Does anybody have all the answers to child rearing? No, but I know a little about my kid in our circumstances. 🙂 I know some things from what I’ve learned to survive, like cooking and doing the laundry. You know, how to adult. I know some things from experience, some things because they interest me and I have second hand knowledge in the fields my family and friends work in. So, I have a surface understanding of things like Siebel development, new technology and gaming from my husband, new toys, kids trends and child development from my daughter and what’s going on in the South African schooling system from my mother and mother in law, as examples. I went to school too, so I can remember some of what I learned there.

Obviously, this is oversimplified, but you get the general idea.

If I were to limit what I write to only those fields, the books might be good, but they’d always be the same.
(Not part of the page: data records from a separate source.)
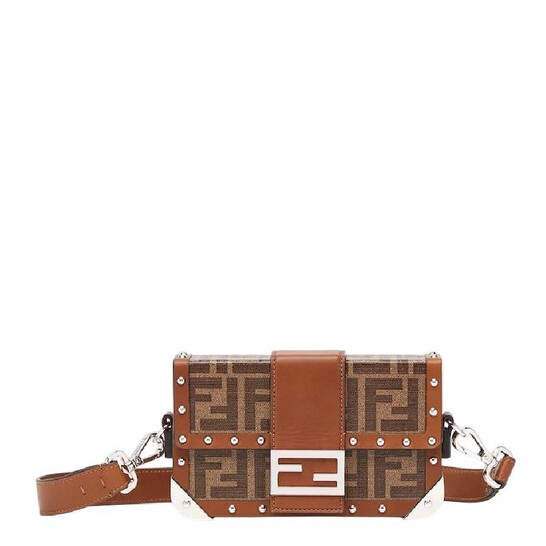 Fendi Rigid Baguette Crossbody Bag 7VA507-A8V3-F18AT 2004003922930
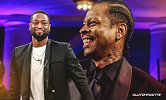 韦德称新秀时艾弗森曾给他1千美元花 用了一半另一半揣兜拿走了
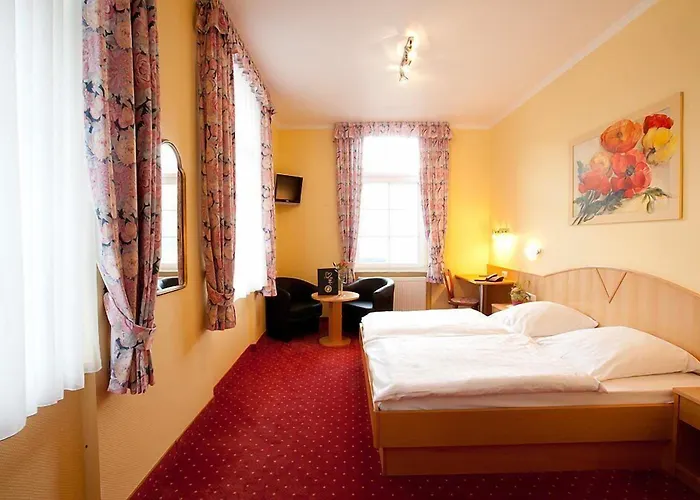 Zwei Mohren Hotel Rüdesheim am Rhein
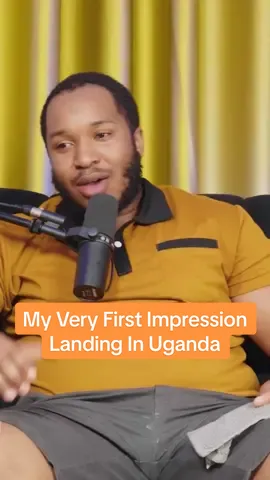 My Very First Impression Landing In Uganda #kenganda #Uganda #Africa #tiktokuganda #BlackAmerica #repatriation #repat #podcast #oshaydukejackson #AfricanAmerican #kengandanation #foryou 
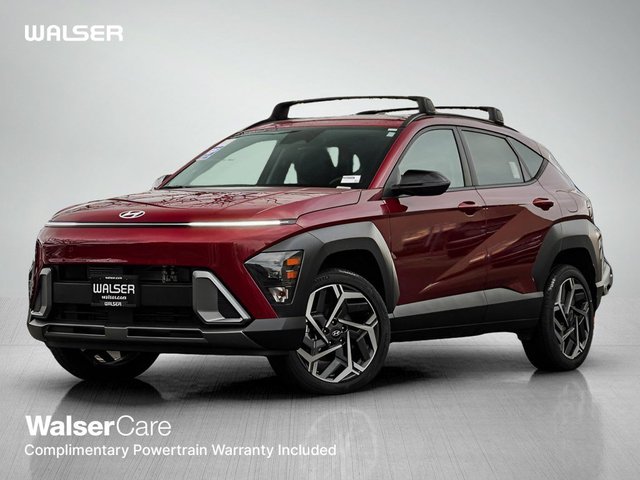 2026 Hyundai KONA SEL Premium AWD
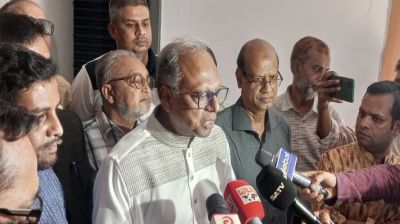 দেশ পরিচালনা নীতির কারণে জনগণের ভোগান্তি বাড়ছে: মাহমুদুর রহমান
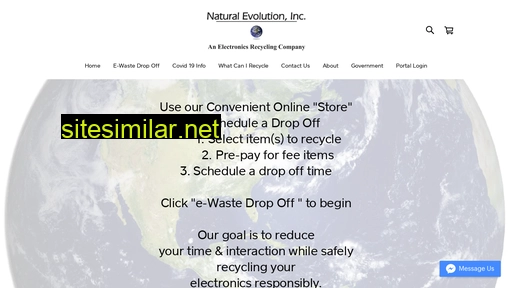 naturalevolution.com alternative sites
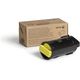 Xerox 106R03898 - Jaune - Toner
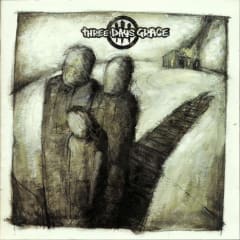 CD THREE DAYS GRACE / THREE DAYS GRACE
Different characters with the same general theme. It’s boring.

Here’s the thing about the modern day; we have the internet. Learning something new is a few keystrokes away. ‘Writing what we know’ doesn’t need to apply any more, because ‘what we know’ can expand so easily. I’m personally all for knowledge. I like to learn something every day, even if it’s something small.

At the moment, I’m working on The Physician’s Apprentice. I mean, the title makes it clear that the book has a medical element. I know nothing about being a doctor or surgeon, but I’ve been able to include aspects of that to my novel because of the internet and knowledge from people who work in the field. I’ve learned a lot from them and their input enriches the story that I’m trying to tell.

If you were to look at my browser history, you’d see a ton of strange things. I bet you’d think I’m some kind of weirdo. Well… 😀 I’ve researched everything from the British peerage system and occupational surnames, to how long a corpse takes to decompose and methods of execution used in ye olde times (YUK!!!).

The point? If you want to write it, learn about it.

If we were to touch on emotional knowledge, it becomes more complicated.

As a human being, I do have a lot of emotional knowledge. I mean, I’ve felt pain, happiness, love, loss, empathy and so on. If you’ve lived, you’ve felt, and you have a ton of knowledge about feelings.

The problem (in my opinion) with writing what you know about feelings, is that it’s limited to what you know. Everybody experiences things in different ways. My hubs always says that every story has three sides, his side, her side and the truth. It really does work that way, because what each person perceives influences what they take away from it. Even if it isn’t the factual truth, it’s still their truth.

I’m an extremely emotion-driven person, while my husband isn’t. That does not in the least diminish what he feels, it just means that he has better control over his feelings and how he’ll allow that to impact his life. Myself, on the other hand, will allow what I feel to dictate my decisions, actions and reactions.

Because we all feel differently, we have to write characters that feel differently to how we feel. I can’t have only characters who are driven by their emotions like I am.

It goes further than that, though. There are some things that I haven’t had to deal with personally, which means there are some things I haven’t felt. I’ve never had a life-threatening illness, for example. My grandpa had cancer, so I did experience the emotions linked to that second hand, but I’ve never had the news broken to me that I was going to die. I’ve never had to fight an addiction and I don’t know what withdrawal feels like. I don’t know what it feels like to win the lottery, to find out you’re expecting multiples, or what it’s like to be an only child.

See what I mean? Writing what I know would limit my characters and their stories.

The point? Again, if you want to write it, learn about it. Talk to different people and understand their emotional state and how it influences them.

At the end of this post, I’m still not a writing coach or an expert in the field. Reading through everything I’ve just typed here, I guess ‘write what you know’ has taught me more about writing than any other advice so far. Because if what I know is what will make my work more authentic and relatable, I reckon I need to know more.